INFORMATION PROVIDED:

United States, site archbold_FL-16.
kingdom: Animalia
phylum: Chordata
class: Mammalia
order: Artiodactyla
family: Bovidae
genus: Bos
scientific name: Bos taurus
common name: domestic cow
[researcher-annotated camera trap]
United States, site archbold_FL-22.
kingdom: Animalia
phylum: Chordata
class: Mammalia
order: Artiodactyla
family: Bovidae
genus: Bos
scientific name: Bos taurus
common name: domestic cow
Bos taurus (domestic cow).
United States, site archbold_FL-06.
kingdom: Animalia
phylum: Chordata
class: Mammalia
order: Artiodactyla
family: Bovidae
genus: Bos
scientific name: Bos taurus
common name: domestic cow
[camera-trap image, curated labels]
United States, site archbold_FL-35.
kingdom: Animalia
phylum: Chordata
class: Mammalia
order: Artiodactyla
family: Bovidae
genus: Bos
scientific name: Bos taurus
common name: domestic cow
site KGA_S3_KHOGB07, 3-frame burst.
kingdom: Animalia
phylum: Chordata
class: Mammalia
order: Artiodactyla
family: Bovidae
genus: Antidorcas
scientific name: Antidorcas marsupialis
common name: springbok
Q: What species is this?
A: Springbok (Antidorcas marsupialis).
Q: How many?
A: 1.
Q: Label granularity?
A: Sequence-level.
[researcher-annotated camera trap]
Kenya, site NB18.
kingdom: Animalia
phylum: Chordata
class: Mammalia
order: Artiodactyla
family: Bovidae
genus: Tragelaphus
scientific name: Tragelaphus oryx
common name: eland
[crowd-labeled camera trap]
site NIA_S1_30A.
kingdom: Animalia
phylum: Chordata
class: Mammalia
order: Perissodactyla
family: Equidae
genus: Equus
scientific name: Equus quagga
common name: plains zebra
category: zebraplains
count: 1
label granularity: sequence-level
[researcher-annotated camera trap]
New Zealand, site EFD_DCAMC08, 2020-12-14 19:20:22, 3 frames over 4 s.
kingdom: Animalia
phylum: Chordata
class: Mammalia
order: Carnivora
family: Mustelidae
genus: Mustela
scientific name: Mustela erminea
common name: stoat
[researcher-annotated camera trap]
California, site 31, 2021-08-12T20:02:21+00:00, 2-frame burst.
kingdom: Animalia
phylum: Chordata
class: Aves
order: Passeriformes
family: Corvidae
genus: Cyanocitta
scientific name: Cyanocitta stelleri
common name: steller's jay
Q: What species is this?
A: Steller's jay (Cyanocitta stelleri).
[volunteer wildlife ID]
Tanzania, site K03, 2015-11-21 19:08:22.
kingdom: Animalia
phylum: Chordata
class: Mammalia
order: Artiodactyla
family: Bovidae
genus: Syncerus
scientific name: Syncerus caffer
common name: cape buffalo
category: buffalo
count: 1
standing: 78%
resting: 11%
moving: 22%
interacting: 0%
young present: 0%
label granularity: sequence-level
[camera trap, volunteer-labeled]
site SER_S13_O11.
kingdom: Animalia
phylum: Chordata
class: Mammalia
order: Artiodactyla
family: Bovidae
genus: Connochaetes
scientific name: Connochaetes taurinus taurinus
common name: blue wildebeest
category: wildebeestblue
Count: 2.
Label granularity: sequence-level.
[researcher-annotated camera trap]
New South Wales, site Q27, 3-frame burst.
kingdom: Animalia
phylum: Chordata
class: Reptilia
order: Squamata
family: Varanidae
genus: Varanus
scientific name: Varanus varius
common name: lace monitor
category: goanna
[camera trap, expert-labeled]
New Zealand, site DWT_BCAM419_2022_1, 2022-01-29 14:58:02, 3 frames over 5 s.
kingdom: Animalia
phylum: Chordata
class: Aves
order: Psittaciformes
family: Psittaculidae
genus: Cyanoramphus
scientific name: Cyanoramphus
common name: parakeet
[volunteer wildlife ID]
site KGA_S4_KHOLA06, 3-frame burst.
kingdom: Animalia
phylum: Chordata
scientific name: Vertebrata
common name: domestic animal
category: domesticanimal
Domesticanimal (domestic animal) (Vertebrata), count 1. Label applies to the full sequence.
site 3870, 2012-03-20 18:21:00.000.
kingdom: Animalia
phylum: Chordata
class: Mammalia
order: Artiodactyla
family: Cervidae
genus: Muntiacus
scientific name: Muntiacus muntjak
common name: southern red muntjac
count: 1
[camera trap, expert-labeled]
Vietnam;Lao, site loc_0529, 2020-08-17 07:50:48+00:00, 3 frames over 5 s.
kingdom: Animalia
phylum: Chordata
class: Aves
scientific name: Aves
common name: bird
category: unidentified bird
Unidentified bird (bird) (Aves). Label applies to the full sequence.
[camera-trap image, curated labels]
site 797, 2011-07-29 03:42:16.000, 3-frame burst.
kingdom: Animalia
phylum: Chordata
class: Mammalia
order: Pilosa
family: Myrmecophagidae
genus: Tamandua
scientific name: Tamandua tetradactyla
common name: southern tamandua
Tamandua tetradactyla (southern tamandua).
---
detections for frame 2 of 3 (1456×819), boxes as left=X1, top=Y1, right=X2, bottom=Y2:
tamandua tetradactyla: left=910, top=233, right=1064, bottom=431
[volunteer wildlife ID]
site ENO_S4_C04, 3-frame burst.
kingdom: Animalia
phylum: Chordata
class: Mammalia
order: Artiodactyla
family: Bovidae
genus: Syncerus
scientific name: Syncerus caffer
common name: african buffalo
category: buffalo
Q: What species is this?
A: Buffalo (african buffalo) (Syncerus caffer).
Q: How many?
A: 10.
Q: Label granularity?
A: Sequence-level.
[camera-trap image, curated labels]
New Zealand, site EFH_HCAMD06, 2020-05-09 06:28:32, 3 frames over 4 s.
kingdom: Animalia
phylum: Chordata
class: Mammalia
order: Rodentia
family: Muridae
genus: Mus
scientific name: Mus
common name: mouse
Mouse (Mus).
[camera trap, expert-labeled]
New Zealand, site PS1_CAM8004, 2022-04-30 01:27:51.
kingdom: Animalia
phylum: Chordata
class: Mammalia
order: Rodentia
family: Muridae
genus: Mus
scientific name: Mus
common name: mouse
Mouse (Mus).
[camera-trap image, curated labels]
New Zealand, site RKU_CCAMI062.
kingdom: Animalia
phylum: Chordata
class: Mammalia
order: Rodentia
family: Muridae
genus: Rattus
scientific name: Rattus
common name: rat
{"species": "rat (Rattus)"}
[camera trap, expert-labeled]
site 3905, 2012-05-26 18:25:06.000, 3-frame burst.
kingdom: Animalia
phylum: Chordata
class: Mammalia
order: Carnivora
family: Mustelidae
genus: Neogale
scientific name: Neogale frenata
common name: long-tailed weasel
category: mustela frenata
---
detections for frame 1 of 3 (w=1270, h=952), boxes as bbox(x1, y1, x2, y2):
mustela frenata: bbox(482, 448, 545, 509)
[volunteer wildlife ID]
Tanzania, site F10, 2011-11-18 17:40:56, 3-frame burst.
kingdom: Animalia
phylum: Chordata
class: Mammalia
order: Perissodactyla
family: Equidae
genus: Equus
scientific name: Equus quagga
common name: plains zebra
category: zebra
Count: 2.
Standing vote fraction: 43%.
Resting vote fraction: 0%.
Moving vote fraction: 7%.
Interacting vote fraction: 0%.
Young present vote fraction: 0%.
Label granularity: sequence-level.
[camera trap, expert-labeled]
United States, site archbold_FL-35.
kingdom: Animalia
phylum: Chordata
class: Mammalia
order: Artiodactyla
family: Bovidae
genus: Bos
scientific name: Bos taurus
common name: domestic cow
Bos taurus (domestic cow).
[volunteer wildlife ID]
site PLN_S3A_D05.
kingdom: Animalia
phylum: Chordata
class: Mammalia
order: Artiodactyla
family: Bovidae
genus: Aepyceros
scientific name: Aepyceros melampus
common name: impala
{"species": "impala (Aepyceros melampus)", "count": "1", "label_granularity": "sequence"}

PROBLEM REQUIREMENTS:
With no line skipped, copy the entries exactly as written.

ANSWER TO THIS TASK:
United States, site archbold_FL-16.
kingdom: Animalia
phylum: Chordata
class: Mammalia
order: Artiodactyla
family: Bovidae
genus: Bos
scientific name: Bos taurus
common name: domestic cow
[researcher-annotated camera trap]
United States, site archbold_FL-22.
kingdom: Animalia
phylum: Chordata
class: Mammalia
order: Artiodactyla
family: Bovidae
genus: Bos
scientific name: Bos taurus
common name: domestic cow
Bos taurus (domestic cow).
United States, site archbold_FL-06.
kingdom: Animalia
phylum: Chordata
class: Mammalia
order: Artiodactyla
family: Bovidae
genus: Bos
scientific name: Bos taurus
common name: domestic cow
[camera-trap image, curated labels]
United States, site archbold_FL-35.
kingdom: Animalia
phylum: Chordata
class: Mammalia
order: Artiodactyla
family: Bovidae
genus: Bos
scientific name: Bos taurus
common name: domestic cow
site KGA_S3_KHOGB07, 3-frame burst.
kingdom: Animalia
phylum: Chordata
class: Mammalia
order: Artiodactyla
family: Bovidae
genus: Antidorcas
scientific name: Antidorcas marsupialis
common name: springbok
Q: What species is this?
A: Springbok (Antidorcas marsupialis).
Q: How many?
A: 1.
Q: Label granularity?
A: Sequence-level.
[researcher-annotated camera trap]
Kenya, site NB18.
kingdom: Animalia
phylum: Chordata
class: Mammalia
order: Artiodactyla
family: Bovidae
genus: Tragelaphus
scientific name: Tragelaphus oryx
common name: eland
[crowd-labeled camera trap]
site NIA_S1_30A.
kingdom: Animalia
phylum: Chordata
class: Mammalia
order: Perissodactyla
family: Equidae
genus: Equus
scientific name: Equus quagga
common name: plains zebra
category: zebraplains
count: 1
label granularity: sequence-level
[researcher-annotated camera trap]
New Zealand, site EFD_DCAMC08, 2020-12-14 19:20:22, 3 frames over 4 s.
kingdom: Animalia
phylum: Chordata
class: Mammalia
order: Carnivora
family: Mustelidae
genus: Mustela
scientific name: Mustela erminea
common name: stoat
[researcher-annotated camera trap]
California, site 31, 2021-08-12T20:02:21+00:00, 2-frame burst.
kingdom: Animalia
phylum: Chordata
class: Aves
order: Passeriformes
family: Corvidae
genus: Cyanocitta
scientific name: Cyanocitta stelleri
common name: steller's jay
Q: What species is this?
A: Steller's jay (Cyanocitta stelleri).
[volunteer wildlife ID]
Tanzania, site K03, 2015-11-21 19:08:22.
kingdom: Animalia
phylum: Chordata
class: Mammalia
order: Artiodactyla
family: Bovidae
genus: Syncerus
scientific name: Syncerus caffer
common name: cape buffalo
category: buffalo
count: 1
standing: 78%
resting: 11%
moving: 22%
interacting: 0%
young present: 0%
label granularity: sequence-level
[camera trap, volunteer-labeled]
site SER_S13_O11.
kingdom: Animalia
phylum: Chordata
class: Mammalia
order: Artiodactyla
family: Bovidae
genus: Connochaetes
scientific name: Connochaetes taurinus taurinus
common name: blue wildebeest
category: wildebeestblue
Count: 2.
Label granularity: sequence-level.
[researcher-annotated camera trap]
New South Wales, site Q27, 3-frame burst.
kingdom: Animalia
phylum: Chordata
class: Reptilia
order: Squamata
family: Varanidae
genus: Varanus
scientific name: Varanus varius
common name: lace monitor
category: goanna
[camera trap, expert-labeled]
New Zealand, site DWT_BCAM419_2022_1, 2022-01-29 14:58:02, 3 frames over 5 s.
kingdom: Animalia
phylum: Chordata
class: Aves
order: Psittaciformes
family: Psittaculidae
genus: Cyanoramphus
scientific name: Cyanoramphus
common name: parakeet
[volunteer wildlife ID]
site KGA_S4_KHOLA06, 3-frame burst.
kingdom: Animalia
phylum: Chordata
scientific name: Vertebrata
common name: domestic animal
category: domesticanimal
Domesticanimal (domestic animal) (Vertebrata), count 1. Label applies to the full sequence.
site 3870, 2012-03-20 18:21:00.000.
kingdom: Animalia
phylum: Chordata
class: Mammalia
order: Artiodactyla
family: Cervidae
genus: Muntiacus
scientific name: Muntiacus muntjak
common name: southern red muntjac
count: 1
[camera trap, expert-labeled]
Vietnam;Lao, site loc_0529, 2020-08-17 07:50:48+00:00, 3 frames over 5 s.
kingdom: Animalia
phylum: Chordata
class: Aves
scientific name: Aves
common name: bird
category: unidentified bird
Unidentified bird (bird) (Aves). Label applies to the full sequence.
[camera-trap image, curated labels]
site 797, 2011-07-29 03:42:16.000, 3-frame burst.
kingdom: Animalia
phylum: Chordata
class: Mammalia
order: Pilosa
family: Myrmecophagidae
genus: Tamandua
scientific name: Tamandua tetradactyla
common name: southern tamandua
Tamandua tetradactyla (southern tamandua).
---
detections for frame 2 of 3 (1456×819), boxes as left=X1, top=Y1, right=X2, bottom=Y2:
tamandua tetradactyla: left=910, top=233, right=1064, bottom=431
[volunteer wildlife ID]
site ENO_S4_C04, 3-frame burst.
kingdom: Animalia
phylum: Chordata
class: Mammalia
order: Artiodactyla
family: Bovidae
genus: Syncerus
scientific name: Syncerus caffer
common name: african buffalo
category: buffalo
Q: What species is this?
A: Buffalo (african buffalo) (Syncerus caffer).
Q: How many?
A: 10.
Q: Label granularity?
A: Sequence-level.
[camera-trap image, curated labels]
New Zealand, site EFH_HCAMD06, 2020-05-09 06:28:32, 3 frames over 4 s.
kingdom: Animalia
phylum: Chordata
class: Mammalia
order: Rodentia
family: Muridae
genus: Mus
scientific name: Mus
common name: mouse
Mouse (Mus).
[camera trap, expert-labeled]
New Zealand, site PS1_CAM8004, 2022-04-30 01:27:51.
kingdom: Animalia
phylum: Chordata
class: Mammalia
order: Rodentia
family: Muridae
genus: Mus
scientific name: Mus
common name: mouse
Mouse (Mus).
[camera-trap image, curated labels]
New Zealand, site RKU_CCAMI062.
kingdom: Animalia
phylum: Chordata
class: Mammalia
order: Rodentia
family: Muridae
genus: Rattus
scientific name: Rattus
common name: rat
{"species": "rat (Rattus)"}
[camera trap, expert-labeled]
site 3905, 2012-05-26 18:25:06.000, 3-frame burst.
kingdom: Animalia
phylum: Chordata
class: Mammalia
order: Carnivora
family: Mustelidae
genus: Neogale
scientific name: Neogale frenata
common name: long-tailed weasel
category: mustela frenata
---
detections for frame 1 of 3 (w=1270, h=952), boxes as bbox(x1, y1, x2, y2):
mustela frenata: bbox(482, 448, 545, 509)
[volunteer wildlife ID]
Tanzania, site F10, 2011-11-18 17:40:56, 3-frame burst.
kingdom: Animalia
phylum: Chordata
class: Mammalia
order: Perissodactyla
family: Equidae
genus: Equus
scientific name: Equus quagga
common name: plains zebra
category: zebra
Count: 2.
Standing vote fraction: 43%.
Resting vote fraction: 0%.
Moving vote fraction: 7%.
Interacting vote fraction: 0%.
Young present vote fraction: 0%.
Label granularity: sequence-level.
[camera trap, expert-labeled]
United States, site archbold_FL-35.
kingdom: Animalia
phylum: Chordata
class: Mammalia
order: Artiodactyla
family: Bovidae
genus: Bos
scientific name: Bos taurus
common name: domestic cow
Bos taurus (domestic cow).
[volunteer wildlife ID]
site PLN_S3A_D05.
kingdom: Animalia
phylum: Chordata
class: Mammalia
order: Artiodactyla
family: Bovidae
genus: Aepyceros
scientific name: Aepyceros melampus
common name: impala
{"species": "impala (Aepyceros melampus)", "count": "1", "label_granularity": "sequence"}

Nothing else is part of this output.